1-[(3S)-{ (5-Chloro-1H-indole-2-carbonyl)-amino} -(2R)-hydroxy-4 - phenyl-butyryl]-piperidine-4-carboxylic acid

To a solution containing ethyl ester 1-{(3S)-[(5-chloro-1H-indole-2-carbonyl)-amino] -(2R)-hydroxy-4-phenyl-butyryl} - piperidine-4-carboxylic acid (111 mg, 0.22 mm) in tetrahydrofuran (2 ml) at a temperature of 25oC solution was added lithium hydroxide (0.2 ml of 1 n solution in water). After settling for 18 hours, the mixture was concentrated and the residue triturated with ether. The obtained solid substance was distributed between water and ethyl acetate, and then brought to pH 1 by adding 6N hydrochloric acid. The organic layer was separated, dried and concentrated, resulting in a received 109 mg (100%) connection in the form of solids.

URGH (60/40) 3,79 min (99%); TSP-MC 484/486 (MH+, 100%).

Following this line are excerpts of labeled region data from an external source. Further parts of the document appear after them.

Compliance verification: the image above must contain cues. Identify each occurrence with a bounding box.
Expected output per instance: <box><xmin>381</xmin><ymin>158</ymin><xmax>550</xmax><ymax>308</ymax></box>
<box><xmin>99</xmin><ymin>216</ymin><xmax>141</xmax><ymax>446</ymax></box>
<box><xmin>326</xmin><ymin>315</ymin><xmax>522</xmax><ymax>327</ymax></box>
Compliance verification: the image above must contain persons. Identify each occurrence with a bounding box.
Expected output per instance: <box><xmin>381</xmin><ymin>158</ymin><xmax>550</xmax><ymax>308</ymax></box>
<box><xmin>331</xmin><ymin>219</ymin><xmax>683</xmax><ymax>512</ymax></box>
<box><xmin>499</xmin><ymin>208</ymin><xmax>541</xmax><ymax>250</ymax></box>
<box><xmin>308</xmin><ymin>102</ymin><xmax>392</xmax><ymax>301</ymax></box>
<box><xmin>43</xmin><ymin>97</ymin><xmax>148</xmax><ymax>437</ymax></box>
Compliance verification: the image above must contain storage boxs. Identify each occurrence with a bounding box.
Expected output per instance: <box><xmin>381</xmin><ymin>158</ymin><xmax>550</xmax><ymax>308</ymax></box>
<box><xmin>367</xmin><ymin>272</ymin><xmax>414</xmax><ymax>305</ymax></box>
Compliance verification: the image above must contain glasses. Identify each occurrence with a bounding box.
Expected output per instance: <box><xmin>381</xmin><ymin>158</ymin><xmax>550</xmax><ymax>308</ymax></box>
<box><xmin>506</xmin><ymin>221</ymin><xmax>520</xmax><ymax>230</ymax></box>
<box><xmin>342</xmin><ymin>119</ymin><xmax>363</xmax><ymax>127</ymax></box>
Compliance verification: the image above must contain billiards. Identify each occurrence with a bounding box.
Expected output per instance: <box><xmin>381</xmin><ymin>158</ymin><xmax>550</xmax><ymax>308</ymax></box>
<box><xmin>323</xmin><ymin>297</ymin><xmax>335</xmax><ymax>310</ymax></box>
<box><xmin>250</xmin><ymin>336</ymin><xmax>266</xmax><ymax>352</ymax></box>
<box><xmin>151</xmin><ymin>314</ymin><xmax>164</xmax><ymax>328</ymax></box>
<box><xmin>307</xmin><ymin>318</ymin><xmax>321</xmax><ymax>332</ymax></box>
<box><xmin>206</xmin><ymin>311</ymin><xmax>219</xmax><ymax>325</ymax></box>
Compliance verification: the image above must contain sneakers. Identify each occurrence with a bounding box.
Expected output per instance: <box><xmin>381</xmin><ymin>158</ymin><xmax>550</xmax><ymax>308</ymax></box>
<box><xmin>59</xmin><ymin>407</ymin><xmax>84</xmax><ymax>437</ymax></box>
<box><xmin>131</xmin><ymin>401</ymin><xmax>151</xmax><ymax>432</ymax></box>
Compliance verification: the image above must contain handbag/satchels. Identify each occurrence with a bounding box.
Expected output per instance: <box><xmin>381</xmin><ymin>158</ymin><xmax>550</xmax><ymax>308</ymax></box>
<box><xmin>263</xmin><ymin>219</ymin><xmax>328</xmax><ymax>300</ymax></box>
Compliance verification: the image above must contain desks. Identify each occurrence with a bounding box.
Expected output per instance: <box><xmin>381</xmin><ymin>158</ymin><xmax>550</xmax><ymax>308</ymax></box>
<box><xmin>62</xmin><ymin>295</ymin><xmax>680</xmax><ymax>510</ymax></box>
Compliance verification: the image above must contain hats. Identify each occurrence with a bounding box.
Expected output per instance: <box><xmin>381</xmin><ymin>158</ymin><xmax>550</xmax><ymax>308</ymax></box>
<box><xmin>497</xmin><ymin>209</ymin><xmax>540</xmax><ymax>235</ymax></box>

1H-NMR (DMSO-d6) : 12,25 (width, 1H), 11,65 (width, 1H), 8,17 (d, 0.5 H, J= 9 Hz), 8,14 (d, 0.5 H, J=9 Hz), of 7.70 (d, 1H, J=2 Hz), 7,38 (d, 1H, J=8,8 Hz), 7,35 to 7.1 (m, 7H), 4,78 (m, 1H, exchanges with D2O), and 4.5 (m, 2H), 4,1 (m, 1H), and 3.8 (m, 0.5 H), and 3.7 (m, 0.5 H) and 3.15 (m, 0.5 H), and 3.0 (m, 2-2,5 H), to 2.75 (m, 1H), 1,2O:

Calculated: C 60,80; H Of 5.53; N 8,51.

Found: C 61,15; H Of 5.68; N 8,11.

Example 73

5-Chloro-1H-indole-2-carboxylic acid [(1S)-((R)-hydroxy - hydroxycarbamoyl-methyl)-2-phenyl-ethyl]-amide

To a solution containing 5-chloro-1H-indole-4-carboxylic acid [(1S)-((R)-tert-butoxycarbonyl-hydroxy-methyl-2-phenyl-ethyl-amide (256 mg, 0.58 mm) in dichloromethane (2 ml) was added triperoxonane acid (2 ml) and the resulting solution was stirred for 18 hours at a temperature of 25oC. After adding another 2 ml triperoxonane acid, and the mixture was left for 72 hours, and then concentrated, and the residue was chromatographically on silica gel (eluent: 2,5%, 5% and 10% ethanol/dichloromethane containing 1% acetic acid). The purified product was rubbed with a mixture of ether/hexane and dried. Yield: 70 mg, 31%, VRIJ (60/40) 3,11 min (96%).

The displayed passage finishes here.